Things We Lost in the Fire
Santa Cruz music luminaries reunite for one last night at Club Zayante
By Paul Davis
Santa Cruz County lost an irreplaceable piece of its history on Oct. 26, when the building that once housed the uniquely freewheeling, ramshackle '70s venue Club Zayante burned to the ground. Though the days when the club played host to then up-and-coming talent such as Clifton Chenier and Albert Collins were far behind the venue, owner Tom Louagie still lived in the building, along with a number of tenants who lost countless possessions in the fire.
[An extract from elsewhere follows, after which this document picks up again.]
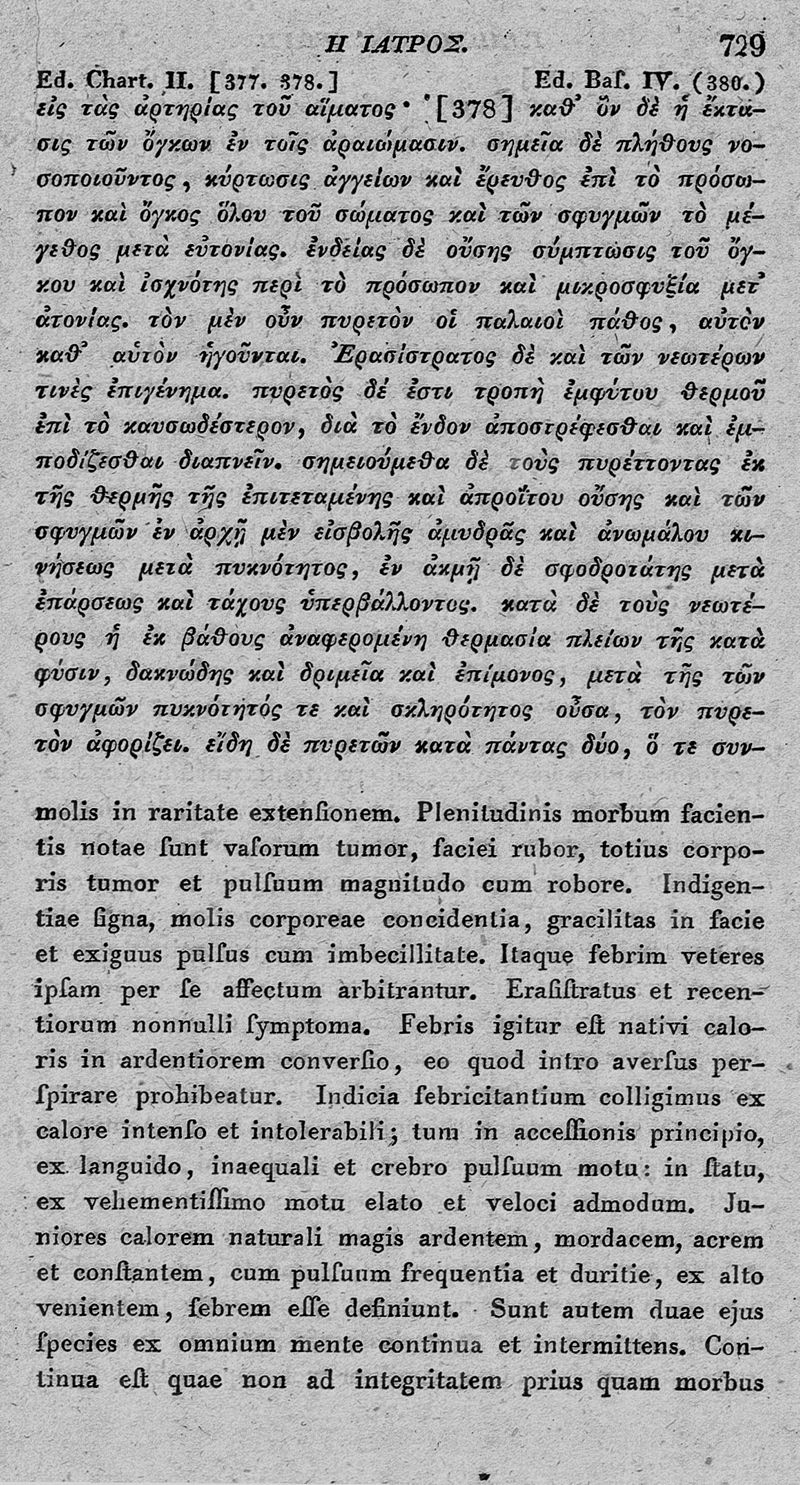 Η ΙΑΤΡΟΣ. 729

Ed. Chart. II. [377. 378.] Ed. Baſ. IV. (380.)

εἰς τὰς ἀρτηρίας τοῦ αἵματος· [378] καθ' ὃν δὲ ἡ ἔκτασις τῶν ὄγκων ἐν τοῖς ἀραιώμασιν. σημεῖα δὲ πλήθους νοσοποιοῦντος, κύρτωσις ἀγγείων καὶ ἔρευθος ἐπὶ τὸ πρόσωπον καὶ ὄγκος ὅλου τοῦ σώματος καὶ τῶν σφυγμῶν τὸ μέγεθος μετὰ εὐτονίας. ἐνδείας δὲ οὔσης σύμπτωσις τοῦ ὄγκου καὶ ἰσχνότης περὶ τὸ πρόσωπον καὶ μικροσφυξία μετ' ἀτονίας. τὸν μὲν οὖν πυρετὸν οἱ παλαιοὶ πάθος, αὐτὸν καθ' αὑτὸν ἡγοῦνται. Ἐρασίστρατος δὲ καὶ τῶν νεωτέρων τινὲς ἐπιγένημα. πυρετὸς δέ ἐστι τροπὴ ἐμφύτου θερμοῦ ἐπὶ τὸ καυσωδέστερον, διὰ τὸ ἔνδον ἀποστρέφεσθαι καὶ ἐμποδίζεσθαι διαπνεῖν. σημειούμεθα δὲ τοὺς πυρέττοντας ἐκ τῆς θερμῆς τῆς ἐπιτεταμένης καὶ ἀπροΐτου οὔσης καὶ τῶν σφυγμῶν ἐν ἀρχῇ μὲν εἰσβολῆς ἀμυδρᾶς καὶ ἀνωμάλου κινήσεως μετὰ πυκνότητος, ἐν ἀκμῇ δὲ σφοδροτάτης μετὰ ἐπάρσεως καὶ τάχους ὑπερβάλλοντος. κατὰ δὲ τοὺς νεωτέρους ἡ ἐκ βάθους ἀναφερομένη θερμασία πλείων τῆς κατὰ φύσιν, δακνώδης καὶ δριμεῖα καὶ ἐπίμονος, μετὰ τῆς τῶν σφυγμῶν πυκνότητός τε καὶ σκληρότητος οὖσα, τὸν πυρετὸν ἀφορίζει. εἴδη δὲ πυρετῶν κατὰ πάντας δύο, ὅ τε συν-

molis in raritate extenſionem. Plenitudinis morbum facientis notae ſunt vaſorum tumor, faciei rubor, totius corporis tumor et pulſuum magnitudo cum robore. Indigentiae ſigna, molis corporeae concidentia, gracilitas in facie et exiguus pulſus cum imbecillitate. Itaque febrim veteres ipſam per ſe affectum arbitrantur. Eraſiſtratus et recentiorum nonnulli ſymptoma. Febris igitur eſt nativi caloris in ardentiorem converſio, eo quod intro averſus perſpirare prohibeatur. Indicia febricitantium colligimus ex calore intenſo et intolerabili; tum in acceſſionis principio, ex languido, inaequali et crebro pulſuum motu: in ſtatu, ex vehementiſſimo motu elato et veloci admodum. Juniores calorem naturali magis ardentem, mordacem, acrem et conſtantem, cum pulſuum frequentia et duritie, ex alto venientem, febrem eſſe definiunt. Sunt autem duae ejus ſpecies ex omnium mente continua et intermittens. Continua eſt quae non ad integritatem prius quam morbus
"I got up in the morning and went out and looked at the wood stove fire like I've been doing for 37 years and came back in my room and got on my computer and heard the noise and it was the smoke alarm," Louagie explains. "I ran out into the living room and tried to stomp out the flame but that's when I got burned, and that's when I realized I had about two seconds to get out of there alive! That's what I did--I first warned everybody, running down the hall telling people to get out. I'm more concerned for them than me right now for the benefit--one of them lost a car, three of them lost computers."
Though the residents got out safely, Louagie suffered burns on his hands and face, and also lost priceless art pieces and a manuscript he had been working on for a book about the heyday of Zayante, which may have been his greatest physical loss.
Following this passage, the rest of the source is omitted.